Emerging markets continue to develop in size and importance, and their contribution to the global economy is increasingly significant. At present, China is the second-largest economy in the world, superseded only by the US. However, by 2050, China is forecast to take the top spot, pushing the US to third place after India. Brazil is also likely to rise up the top ten, joined by Indonesia, Russia and Mexico. Meanwhile, Germany and the UK are predicted to drop to ninth and tenth position respectively, and France is tipped to fall out of the top-ten largest economies altogether.

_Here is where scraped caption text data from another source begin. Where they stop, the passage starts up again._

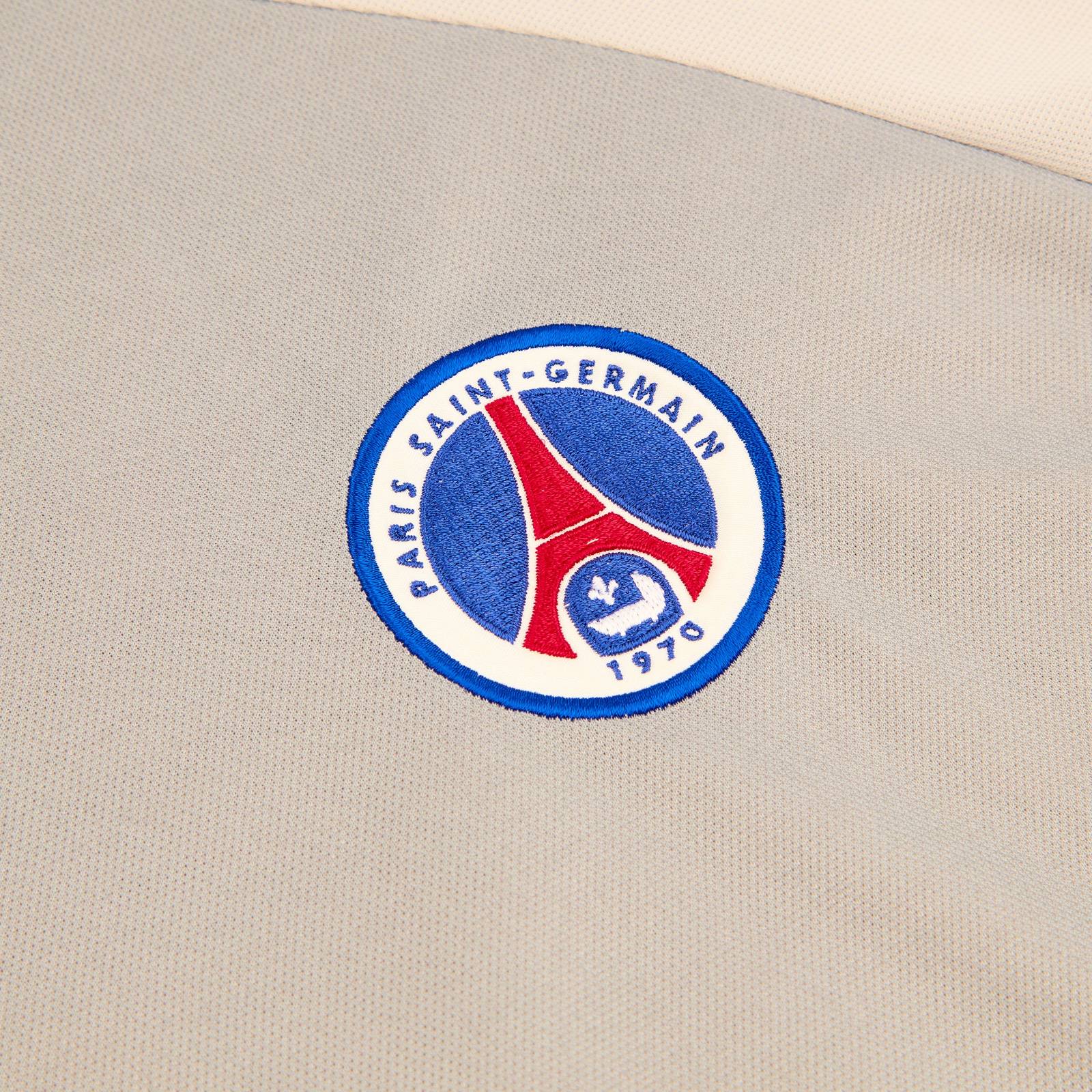 Paris Saint-Germain 01-02 Visitante 4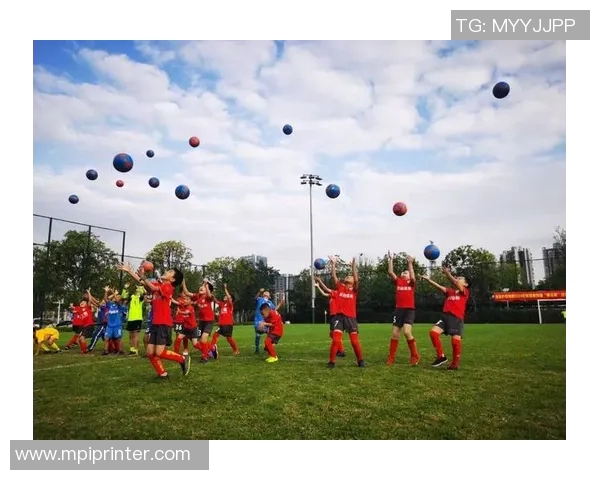 足球太太团的魅力与坚持:她们背后的故事与支持力量 足球太太团的魅力与坚持:她们背后的故事与支持力量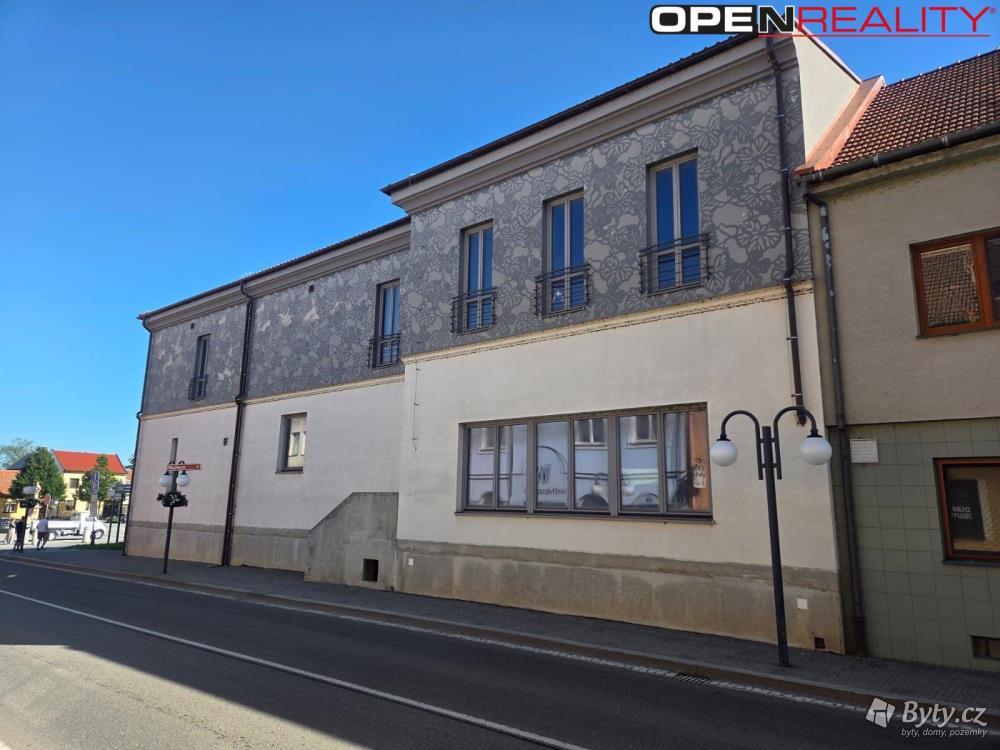 Prodej komerčního prostoru 1200 m², Veselí nad Moravou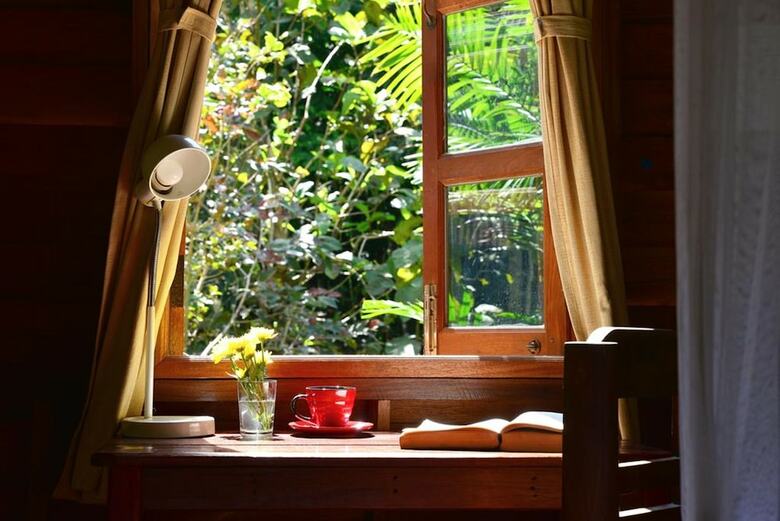 Hotel Art's Riverview Lodge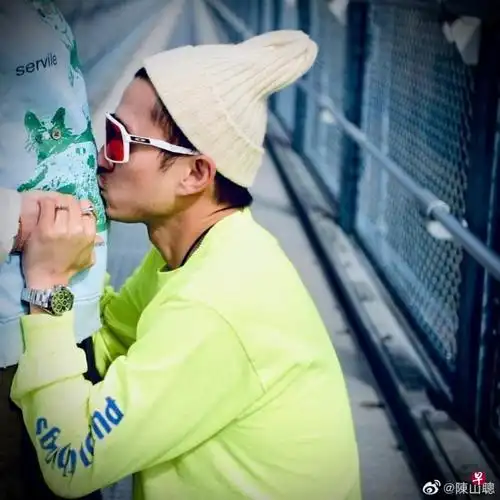 称孕妻好服侍 陈山聪梦想将来与儿跑马拉松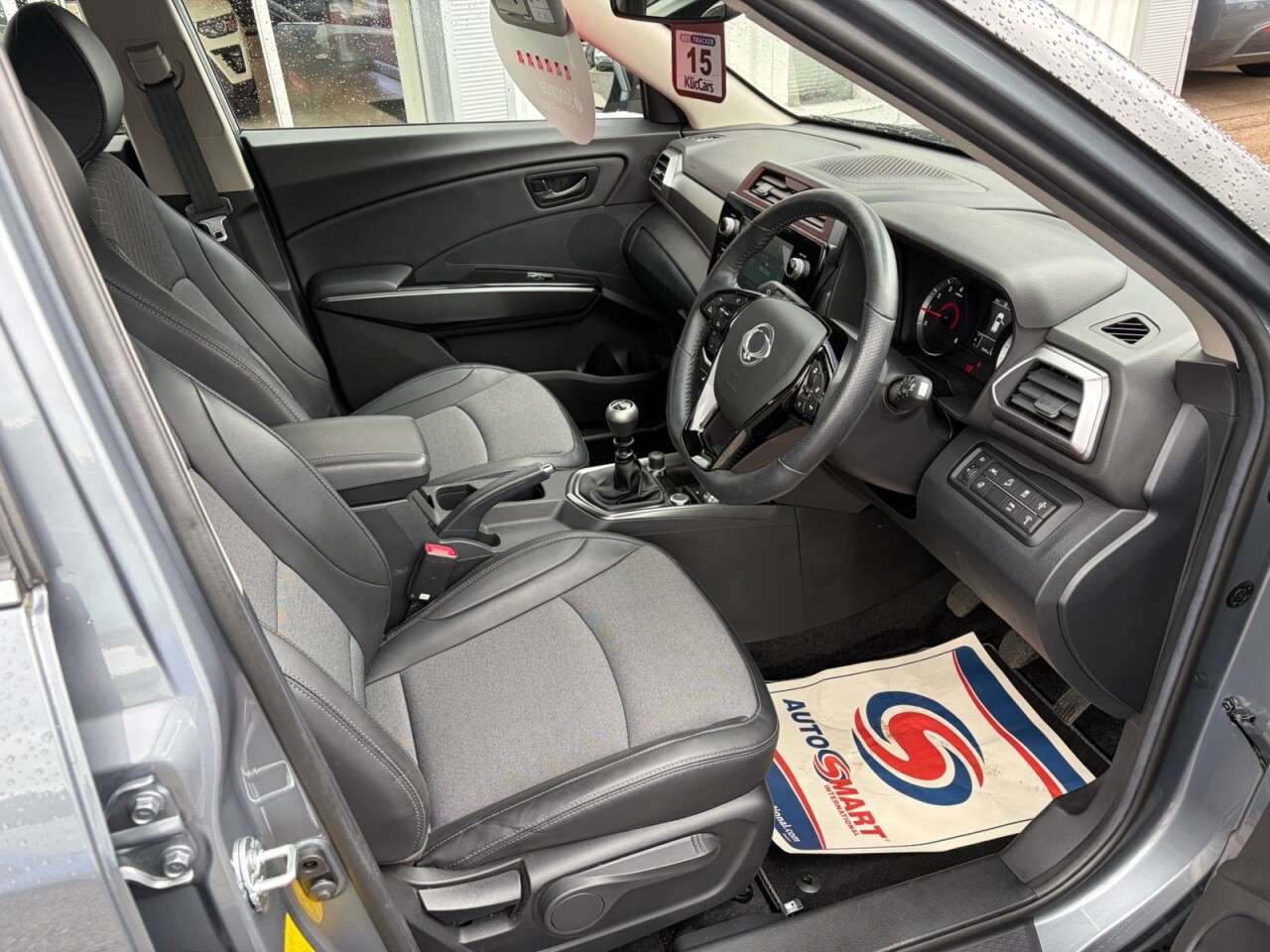2024 KGM TIVOLI 2024 KGM TIVOLI
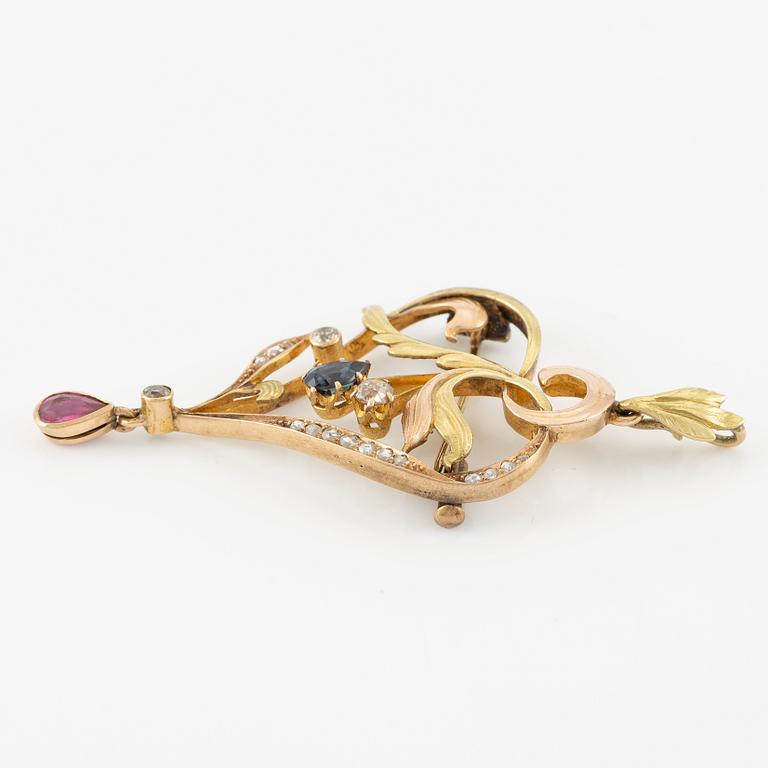 Brooch/pendant 12K two-tone gold with old mine and rose-cut diamonds, sapphire and ruby,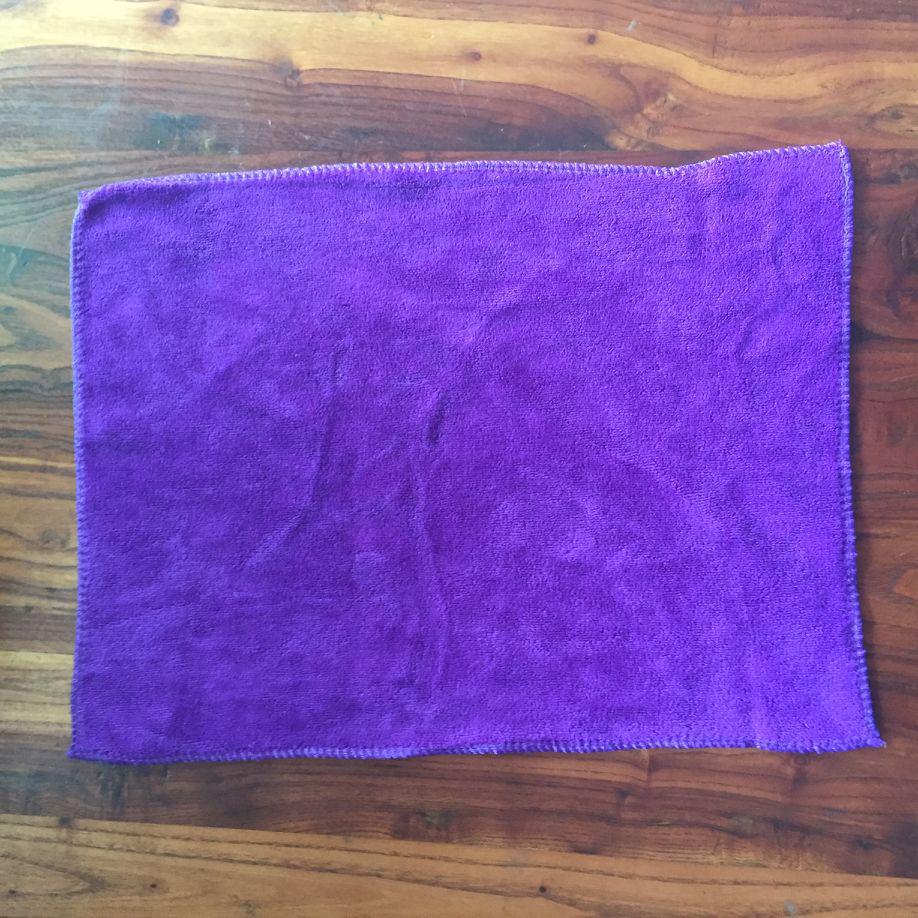 Water Absorbent Lint-Free Cleaning Cloths for Home, Car, and Kitchen
Water Absorbent Lint-Free Cleaning Cloths for Home, Car, and Kitchen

The economies of many developing nations are evolving to become less reliant on manufacturing, focusing instead on technology and services. Investment in infrastructure continues to rise and the cost of labour is still relatively cheap compared with more advanced economies. Elsewhere, the influence of an increasingly educated and urbanised middle class bodes well for domestic consumption. Moreover, companies are becoming more aware of the need to deliver shareholder value; corporate governance has continued to improve and companies are becoming more transparent.
There are still risks associated with investment in emerging markets, from the political to the environmental; furthermore, they remain vulnerable to the knock-on effects of economic slowdown in advanced economies. Nevertheless, looking ahead, emerging markets are not only well placed to support and enhance global growth, but also to offer attractive long-term investment returns as part of a diversified portfolio.